Fazit: Unendliche Fahrzeit. Aus der Wertung genommen. Beweis, daß nach „geht nicht mehr“ noch ne Menge geht. Es noch ein „wir“ gibt ;-) Sägezahnstreckenprofile von jetzt an als kritisch gelten.

3. Etappe – Grüne Hölle ( oder Mad East light)

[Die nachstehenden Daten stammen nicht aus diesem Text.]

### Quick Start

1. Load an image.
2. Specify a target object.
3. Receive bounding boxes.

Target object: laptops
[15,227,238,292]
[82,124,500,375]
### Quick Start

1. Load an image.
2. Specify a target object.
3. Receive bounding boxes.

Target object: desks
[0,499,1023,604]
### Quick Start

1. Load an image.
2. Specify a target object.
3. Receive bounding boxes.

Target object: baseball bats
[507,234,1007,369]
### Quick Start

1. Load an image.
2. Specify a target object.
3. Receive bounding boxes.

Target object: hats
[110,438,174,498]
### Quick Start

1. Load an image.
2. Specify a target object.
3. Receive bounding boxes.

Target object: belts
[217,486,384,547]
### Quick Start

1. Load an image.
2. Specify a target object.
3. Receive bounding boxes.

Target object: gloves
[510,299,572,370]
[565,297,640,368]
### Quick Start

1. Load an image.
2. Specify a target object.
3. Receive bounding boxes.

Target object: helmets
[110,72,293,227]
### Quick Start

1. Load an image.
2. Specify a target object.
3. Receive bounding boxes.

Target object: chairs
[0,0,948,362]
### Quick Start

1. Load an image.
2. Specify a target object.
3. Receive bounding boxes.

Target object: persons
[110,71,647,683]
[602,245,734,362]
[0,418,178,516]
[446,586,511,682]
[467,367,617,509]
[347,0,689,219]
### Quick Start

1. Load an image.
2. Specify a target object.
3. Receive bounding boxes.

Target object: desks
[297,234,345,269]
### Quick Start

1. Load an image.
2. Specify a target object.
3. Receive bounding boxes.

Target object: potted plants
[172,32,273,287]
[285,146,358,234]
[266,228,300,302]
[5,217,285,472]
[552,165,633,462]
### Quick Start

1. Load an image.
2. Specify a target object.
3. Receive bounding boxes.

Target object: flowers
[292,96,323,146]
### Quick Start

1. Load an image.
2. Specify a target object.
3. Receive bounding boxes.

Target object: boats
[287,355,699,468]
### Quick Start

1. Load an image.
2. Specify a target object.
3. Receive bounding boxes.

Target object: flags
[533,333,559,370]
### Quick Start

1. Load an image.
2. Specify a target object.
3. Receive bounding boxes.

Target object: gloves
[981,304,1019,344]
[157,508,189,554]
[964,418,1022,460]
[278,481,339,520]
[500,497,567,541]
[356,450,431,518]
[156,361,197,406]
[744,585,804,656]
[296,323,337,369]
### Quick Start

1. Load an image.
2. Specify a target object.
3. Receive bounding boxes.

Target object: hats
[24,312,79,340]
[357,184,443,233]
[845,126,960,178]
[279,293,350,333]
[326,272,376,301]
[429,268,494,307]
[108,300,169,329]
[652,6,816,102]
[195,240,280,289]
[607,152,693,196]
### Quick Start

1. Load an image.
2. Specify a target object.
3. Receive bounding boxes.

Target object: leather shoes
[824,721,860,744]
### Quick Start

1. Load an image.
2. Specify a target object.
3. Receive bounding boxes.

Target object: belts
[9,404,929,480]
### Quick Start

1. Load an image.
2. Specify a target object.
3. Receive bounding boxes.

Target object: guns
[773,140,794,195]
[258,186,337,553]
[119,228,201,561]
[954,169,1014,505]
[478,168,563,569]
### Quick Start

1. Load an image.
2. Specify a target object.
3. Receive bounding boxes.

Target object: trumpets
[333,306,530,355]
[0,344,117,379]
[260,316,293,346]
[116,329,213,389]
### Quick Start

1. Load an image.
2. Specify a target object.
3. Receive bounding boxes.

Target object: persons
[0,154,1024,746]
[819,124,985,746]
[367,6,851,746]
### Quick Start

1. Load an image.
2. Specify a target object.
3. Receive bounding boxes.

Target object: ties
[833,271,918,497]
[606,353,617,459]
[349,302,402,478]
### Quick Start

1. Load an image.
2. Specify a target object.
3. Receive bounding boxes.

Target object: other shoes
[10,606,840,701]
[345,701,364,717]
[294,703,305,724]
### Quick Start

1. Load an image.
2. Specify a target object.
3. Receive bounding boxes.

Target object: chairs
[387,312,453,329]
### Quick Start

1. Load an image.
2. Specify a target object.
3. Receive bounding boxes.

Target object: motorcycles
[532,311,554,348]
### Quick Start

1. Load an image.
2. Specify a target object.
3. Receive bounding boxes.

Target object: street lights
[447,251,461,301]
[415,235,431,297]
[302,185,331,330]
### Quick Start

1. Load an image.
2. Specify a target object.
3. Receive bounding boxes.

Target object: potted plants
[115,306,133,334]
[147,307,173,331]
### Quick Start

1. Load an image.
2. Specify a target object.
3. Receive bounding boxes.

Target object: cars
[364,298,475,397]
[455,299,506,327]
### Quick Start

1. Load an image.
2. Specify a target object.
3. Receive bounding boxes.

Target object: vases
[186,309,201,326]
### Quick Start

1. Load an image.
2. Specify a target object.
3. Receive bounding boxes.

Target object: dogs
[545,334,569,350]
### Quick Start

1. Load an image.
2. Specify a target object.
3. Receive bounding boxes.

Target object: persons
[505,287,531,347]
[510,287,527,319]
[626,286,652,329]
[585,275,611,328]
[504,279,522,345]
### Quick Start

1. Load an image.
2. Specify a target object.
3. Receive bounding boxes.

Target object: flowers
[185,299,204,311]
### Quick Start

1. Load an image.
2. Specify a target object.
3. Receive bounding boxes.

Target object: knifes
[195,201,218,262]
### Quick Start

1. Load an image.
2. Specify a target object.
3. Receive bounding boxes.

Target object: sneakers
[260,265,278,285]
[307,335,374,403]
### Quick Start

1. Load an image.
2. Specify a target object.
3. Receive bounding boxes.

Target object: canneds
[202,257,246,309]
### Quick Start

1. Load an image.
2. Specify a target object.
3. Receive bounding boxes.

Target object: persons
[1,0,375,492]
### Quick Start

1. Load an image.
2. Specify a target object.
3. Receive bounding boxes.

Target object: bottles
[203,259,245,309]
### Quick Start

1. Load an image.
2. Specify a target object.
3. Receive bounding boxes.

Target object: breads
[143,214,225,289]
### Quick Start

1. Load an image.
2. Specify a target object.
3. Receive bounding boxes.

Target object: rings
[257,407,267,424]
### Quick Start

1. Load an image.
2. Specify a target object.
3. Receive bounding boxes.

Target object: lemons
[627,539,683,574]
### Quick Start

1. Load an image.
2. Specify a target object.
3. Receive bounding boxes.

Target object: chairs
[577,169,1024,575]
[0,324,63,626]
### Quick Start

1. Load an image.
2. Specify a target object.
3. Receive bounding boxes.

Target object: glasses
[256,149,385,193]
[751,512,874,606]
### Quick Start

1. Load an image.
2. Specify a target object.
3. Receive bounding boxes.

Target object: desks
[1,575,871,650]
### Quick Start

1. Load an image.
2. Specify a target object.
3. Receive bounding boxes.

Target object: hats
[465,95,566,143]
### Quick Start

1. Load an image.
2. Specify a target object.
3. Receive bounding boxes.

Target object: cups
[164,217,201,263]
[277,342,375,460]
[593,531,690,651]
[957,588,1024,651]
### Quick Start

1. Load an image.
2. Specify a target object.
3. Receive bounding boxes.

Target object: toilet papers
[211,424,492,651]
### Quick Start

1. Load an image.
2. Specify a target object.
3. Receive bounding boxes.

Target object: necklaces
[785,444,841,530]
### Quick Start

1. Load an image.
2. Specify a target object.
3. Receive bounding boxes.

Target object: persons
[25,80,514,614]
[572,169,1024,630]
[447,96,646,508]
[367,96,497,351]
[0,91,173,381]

Jetzt mal relaxt-Wolkenbruch- Fatalismus

Daten: 75,5km, 1948hm

Die Sintflut kommt vom Himmel, ganz sicher! In Regenkomplettmontur stehen wir im wie ich finde dezimiertem Startfeld unter der Bahnhofsüberdachung. Überaschenderweise tut gar nichts so richtig weh! Heute gilt: wir starten erst mal und alles andere ist Zugabe. Diese Einstellung bringt Lockerheit ins Spiel und schon per se Gewinn. Außerdem KANN es jetzt kaum mehr schlimmer werden. Der Regen hält an, wir schlingern über Felsen, Schlamm, Waldwege. Aussichten haben wir heute kaum, da die Strecke v.a. im Wald verläuft. Alles dampft, die Brillen beschlagen, es gibt nichts Trockenes oder gar Sauberes am Radler…. Mit Kontaktlinsen geht es, man hat noch die Wahl. Erik mit Brille ist stark gehandicapt. Wir schieben des Öfteren eigentlich fahrbare Passagen, da einfach kein Durchblick herrscht. Stürze würden mitunter ziemlich steil den Hang runtergehen….nein danke! Auch nach 30km ist wettertechnisch keine Besserung in Sicht, so dass wir uns als Team entschließen, die Sache zu beenden. Ich kann dazu nur sagen: Wat´n geiles Gefühl nich mehr zu müssen :-) Wir biegen in die Zielgerade und alles ist wieder gut.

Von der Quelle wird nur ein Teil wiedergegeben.